Wednesday, October 31, 2018

Seven Pound Anchor Babies

Our President is certainly redefining government and questioning the old traditions. The latest was his proposal to end birthright citizenship, which has been on the books since Reconstruction after the Civil War. The 14th amendment expanded the constitutional definition of citizenship to include all persons born on US soil and subject to federal jurisdiction. Free White Men, freed slaves, and children of immigrants were now citizens; Native Americans later gained right to citizenship
at a time when Eastern Europeans and Asians were generally excluded from immigrantion.

Congress rejects the idea: Birth tourism is a healthy industry, flourishing in places like California, Florida, and New York. Anchor babies are welcome, as long as their mothers are from families of means. Furthermore, birth certificate tend to be issued without asking the parents’ nationalities. I believe that anti-discrimination laws discourage hospital staff from asking excess questions. In the DC area, children of diplomats do obtain regular birth certificates, and thus can claim citizenship. Asides from one article, I have not heard any concern about diplomats taking more than their fair share.

Other issues: Ending birthright citizenship admits a certain defeat on law-and-order issues. Not long ago, a Mexican national, unlawfully present in the Texas, was executed for murder over the objection of the Mexican government. Would conservative really want to declare that children of illegal immigrant parents are not subject to US law, but entitled to reprieve at foreign consulates of Mexico and Ireland? Because even under the most zealous government, maternity wards won’t be booking outbound airfare for newborns. Mass deportation is unlikely. Some scholars look to early 20th century court precedent (conservative judicial activism- see previous blog post). But that was a different era, and not representative of a world where airplanes connect any two cities in less than 24 hours; of visa-free access and lower trade tariffs.

Tuesday, October 23, 2018

What Makes it a Trophy Building?


Like how up-marketed luxury apartments replaced comfortable dwellings, everybody advertises their office space as Class A today. No strict definition exists, but Class A denotes new or newly-renovated, spacious lobbies, the works. Owners, who own both upscale and modest office space, are allowed to have Class B space for rent. With it, they get to upsell the business owner’s pride: after all, a fancy office announces that you’ve made your corner-office fantasies come true.
Engineering and service firms, and credit unions, led by practical people, settle into Class B space such as aging suburban office parks. Intellectually honest leaders know that free snacks are more valuable to the employees than the goldfish pond in a Class A lobby.

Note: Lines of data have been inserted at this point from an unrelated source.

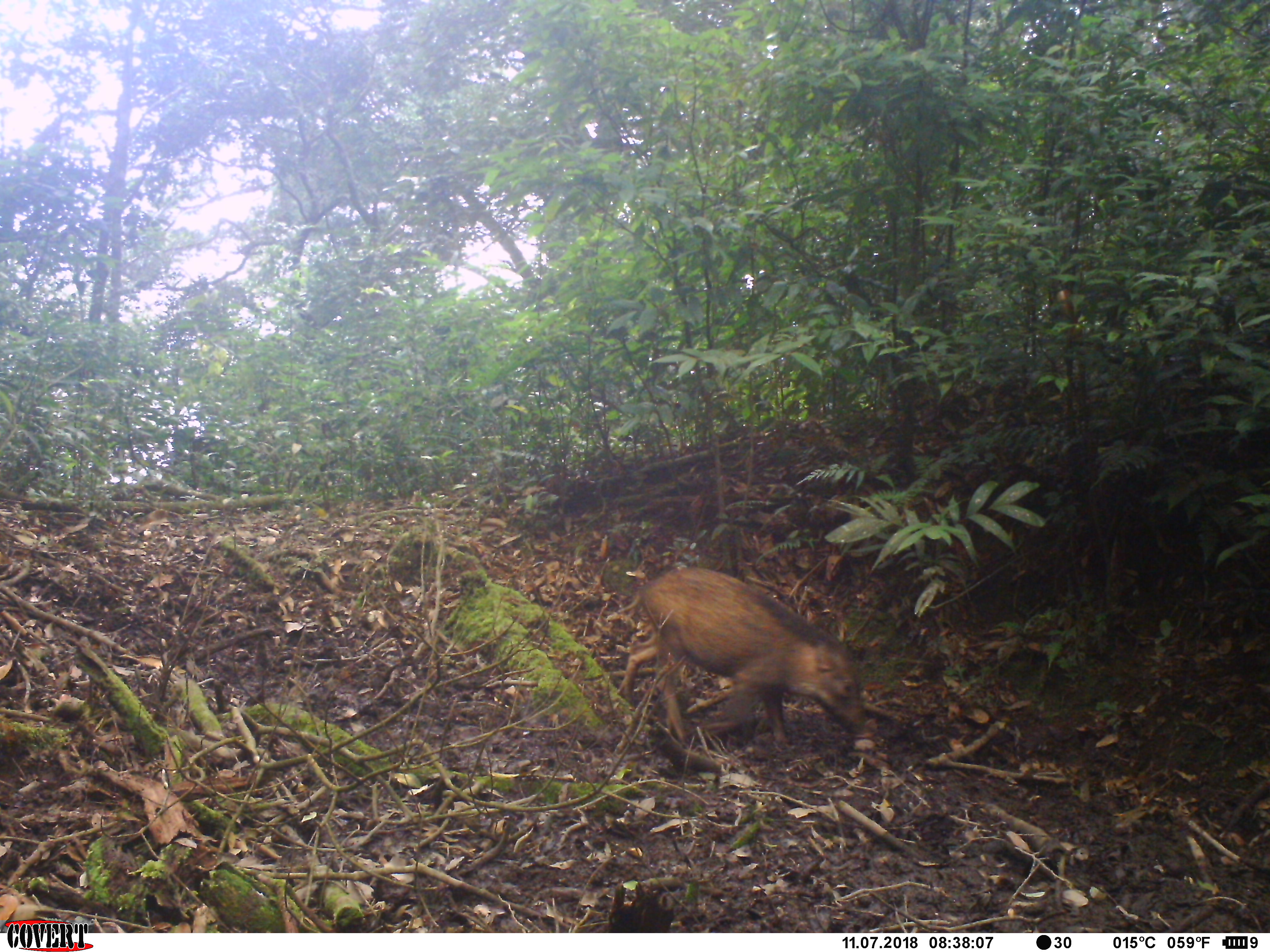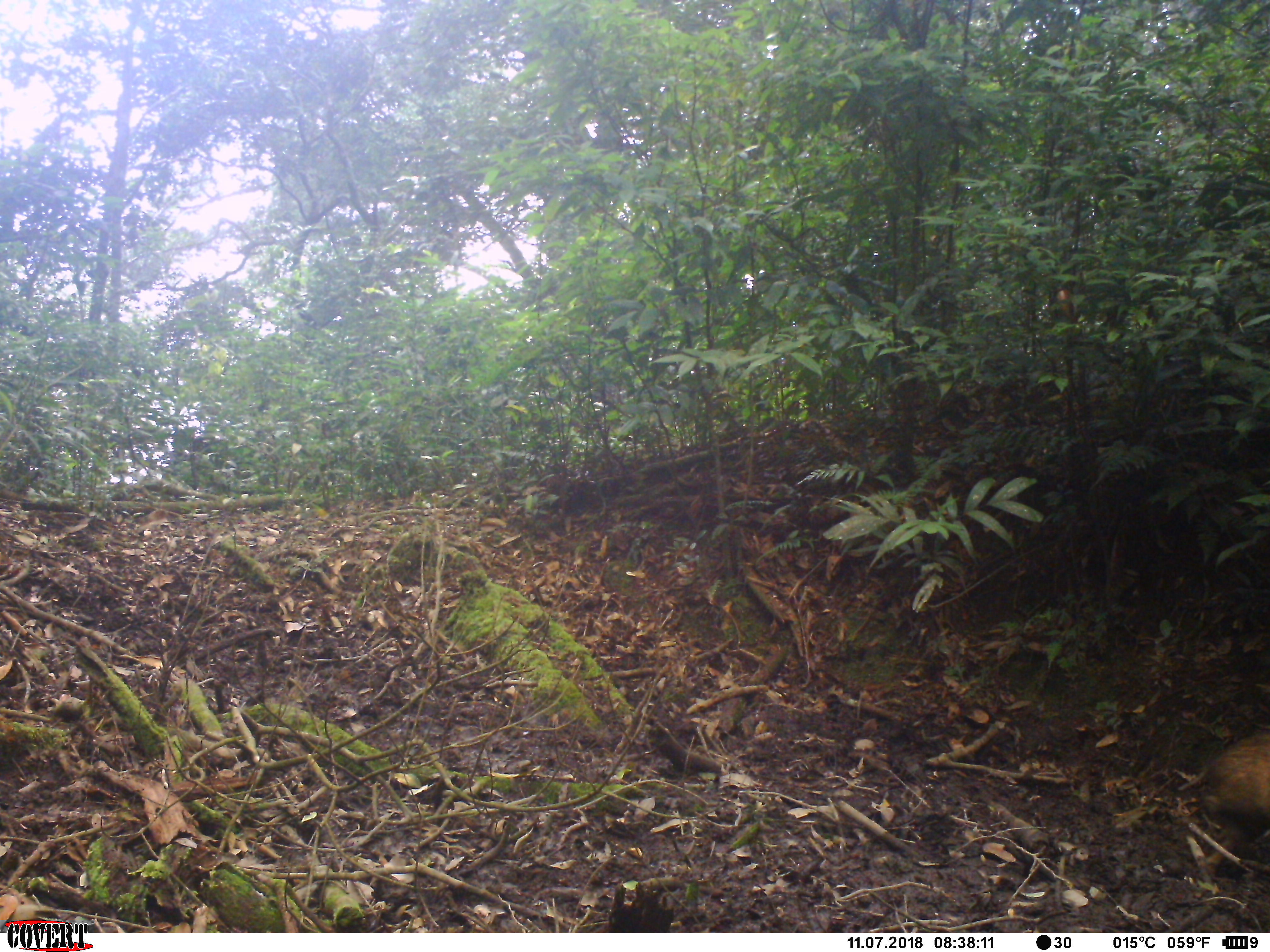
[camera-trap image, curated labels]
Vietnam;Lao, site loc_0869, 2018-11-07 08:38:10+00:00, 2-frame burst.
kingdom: Animalia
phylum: Chordata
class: Mammalia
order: Artiodactyla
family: Suidae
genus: Sus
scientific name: Sus scrofa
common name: eurasian wild pig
Eurasian wild pig (Sus scrofa). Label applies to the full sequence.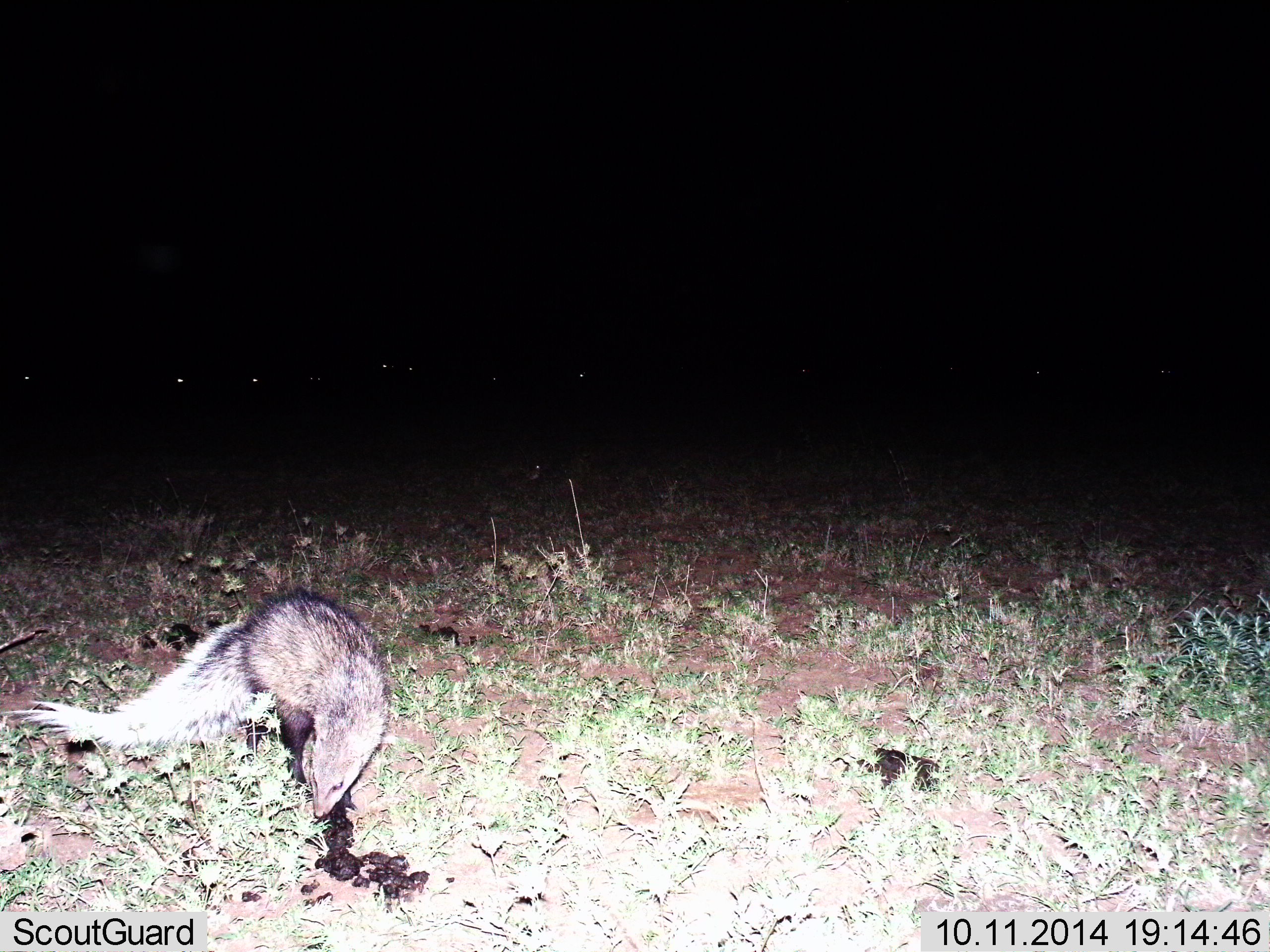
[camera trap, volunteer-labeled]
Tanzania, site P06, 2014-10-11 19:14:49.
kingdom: Animalia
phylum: Chordata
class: Mammalia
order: Carnivora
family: Herpestidae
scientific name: Herpestidae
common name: mongoose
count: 1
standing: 55%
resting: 0%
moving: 27%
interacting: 0%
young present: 0%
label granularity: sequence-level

Class C for “creative”. Not techie creatives, but artists and struggling non-profits. It is the low-rent and cramped spaces above downtown stores; or obsolete, like how 40 Wall Street and the Singer Buildings in New York were perceived. The Singer Building was demolished in 1968, and Donald Trump claimed to have bought 40 Wall Street for $1 million in the 1990’s.  

Above all this is the Trophy office. Not long ago, “Trophy” offices meant monumental architecture. The Sears Tower in Chicago, the Empire State Building in New York are two examples. Today, grade inflation creates a lot more Trophies. In downtown DC, an office building, designed in any other shape than a space-maximizing cube, is a Trophy Building with eye appeal. Several include the replacement Washington Post buildings, with windows reminiscent of newsprint leaves fluttering through the automated printing press; and City Center- it has a pedestrian alley and balconies.   

Another Trophy project in DC is a squat five-story building just north of the White House. During renovation, the owners downgraded from a marble siding to red limestone. How does it deserve the distinction of a Trophy? You see, Corporate America captured the AFL-CIO building, jackhammering to pieces any marble engraving that reeked of “solidarity” and “brotherhood”. The interior was gutted down to bare concrete: no Union Label stuck on a door or refrigerator would survive the purge. A building once owned, in practical terms, by representatives of working men and women, has now been cleansed and reoriented towards the full service of capitalism. Now that’s a Trophy.